This fits with the idea that the role of luck/chance is much larger in baseball and hockey than it is in basketball and football. There is greater variability in winning percentage in basketball and football, which suggests that skill is playing a stronger role in differentiating teams. But the number of games also matters. Baseball teams play 162 games, football teams play 16. If you flipped a coin and it came up heads all 16 times you’d certainly be surprised but not nearly as surprised as you would be if it came up heads 162 times. There are NFL teams who have won all of their regular season games, there is not a baseball team that has ever come close. This makes the comparison between the NHL and the NBA interesting as both leagues involve 82-game seasons; the possibility for ties and allocation of points for tieing in the NHL makes the comparison less apples-to-apples than I would like. The spread of winning percentages in the NBA is greater than in the NHL, again suggesting that skill is differentiating teams more than luck.

As discussed in the Vox article linked above and introduced for differentiating sports leagues by leading sabermetricians we can attempt to quantify the amount of luck involved in sports using a statistical rule about adding variances. The observed variance in winning percentages across leagues is the spread that you can see in the figure above or this:

This observed variance is a result of variance in skill plus random variance from things like luck/chance. Fortunately we can estimate the random variance by treating games like coin-flips. Then by removing this random variance from the observed variance we will be left with the variance that is the result of skill. The table below presents the results by league:

League Season Games Observed Variance Random Variance Contribution of luck
NBA 82 0.0233 0.0031 13.3%
MLB 162 0.0054 0.0015 27.8%
EPL 38 0.0210 0.0066 31.4%
NHL 82 0.0090 0.0031 34.4%
NFL 16 0.0362 0.0156 43.1%

To some extent the last column shows how reliable a team’s winning percentage is demonstrative of its skills. In the NBA it is a lot, there is hardly any luck. In the NFL there is considerably more luck involved, a lot of which is a result of the small number of games played in an NFL season. It is perhaps impressive that the contribution of luck is not higher with so few games. 16 baseball games would tell you very little about the team’s quality, so using two playoff games to make bold claims about the underlying amazingness and mental fortitude of a baseball team is real silly.

The numbers I arrive at in the table deviate a bit from those shown elsewhere and suggest a re-ordering of the luck/skill spectrum presented in the Vox article linked above. The differences are likely because I am using a much larger set of seasons (~25), whereas that analysis used only 5. Again, there is more variance in smaller samples so it is possible the 2006-2011 seasons the author used are not representative of the sports on the whole. Regardless, this analysis approach supports the idea of there being more contribution from random variation to team performance in hockey than in most other sports which makes it harder to predict. Hockey is not entirely random as Nate Silver, perhaps sarcastically, suggested but it is certainly subject to much more randomness than basketball.

Sports are great.

◆ ◆ ◆

> [Work to complete]
a: Rewrite the passage of the text on luck in sports from "The numbers I" to "randomness than basketball.", renaming "luck/skill spectrum" as "skill/luck spectrum".
b: Select and copy each line of the records that contains the word "image".

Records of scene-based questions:
◆ ◆ ◆

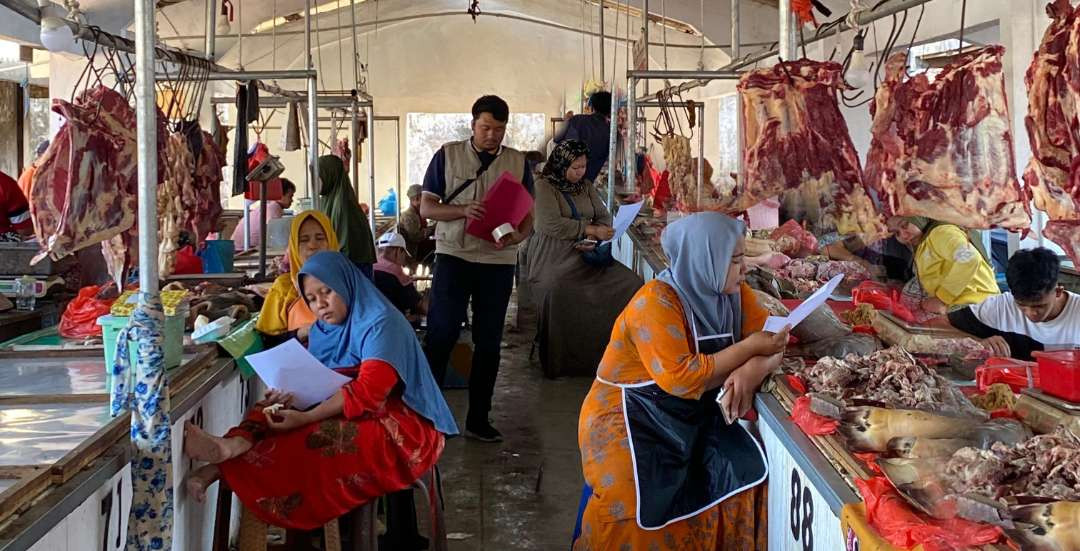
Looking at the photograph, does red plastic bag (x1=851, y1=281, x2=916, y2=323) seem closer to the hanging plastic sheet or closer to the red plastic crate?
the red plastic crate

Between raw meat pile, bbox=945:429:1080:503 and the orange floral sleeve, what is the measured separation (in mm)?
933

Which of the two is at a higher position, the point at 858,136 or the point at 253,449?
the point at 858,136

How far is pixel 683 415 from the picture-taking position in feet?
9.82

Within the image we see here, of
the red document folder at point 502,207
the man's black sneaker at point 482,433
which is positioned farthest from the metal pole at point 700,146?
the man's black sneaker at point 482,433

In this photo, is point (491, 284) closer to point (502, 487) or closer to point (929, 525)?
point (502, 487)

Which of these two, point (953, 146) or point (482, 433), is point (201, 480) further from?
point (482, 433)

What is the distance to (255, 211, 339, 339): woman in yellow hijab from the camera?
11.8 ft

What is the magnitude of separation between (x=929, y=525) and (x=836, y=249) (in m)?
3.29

◆ ◆ ◆

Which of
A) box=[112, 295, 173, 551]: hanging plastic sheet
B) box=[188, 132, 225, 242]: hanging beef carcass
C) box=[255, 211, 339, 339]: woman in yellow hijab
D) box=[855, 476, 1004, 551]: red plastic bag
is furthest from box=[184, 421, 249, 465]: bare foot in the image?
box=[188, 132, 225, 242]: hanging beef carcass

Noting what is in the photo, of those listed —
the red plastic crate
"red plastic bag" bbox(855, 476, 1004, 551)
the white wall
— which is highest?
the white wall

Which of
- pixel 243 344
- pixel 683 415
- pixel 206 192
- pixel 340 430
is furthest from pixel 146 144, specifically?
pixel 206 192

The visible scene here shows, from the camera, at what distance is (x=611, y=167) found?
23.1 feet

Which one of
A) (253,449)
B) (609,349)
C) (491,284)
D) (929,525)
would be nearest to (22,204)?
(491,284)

◆ ◆ ◆

> [Answers to the exercise]
a:
The numbers I arrive at in the table deviate a bit from those shown elsewhere and suggest a re-ordering of the skill/luck spectrum presented in the Vox article linked above. The differences are likely because I am using a much larger set of seasons (~25), whereas that analysis used only 5. Again, there is more variance in smaller samples so it is possible the 2006-2011 seasons the author used are not representative of the sports on the whole. Regardless, this analysis approach supports the idea of there being more contribution from random variation to team performance in hockey than in most other sports which makes it harder to predict. Hockey is not entirely random as Nate Silver, perhaps sarcastically, suggested but it is certainly subject to much more randomness than basketball.

b:
Within the image we see here, of
is furthest from box=[184, 421, 249, 465]: bare foot in the image?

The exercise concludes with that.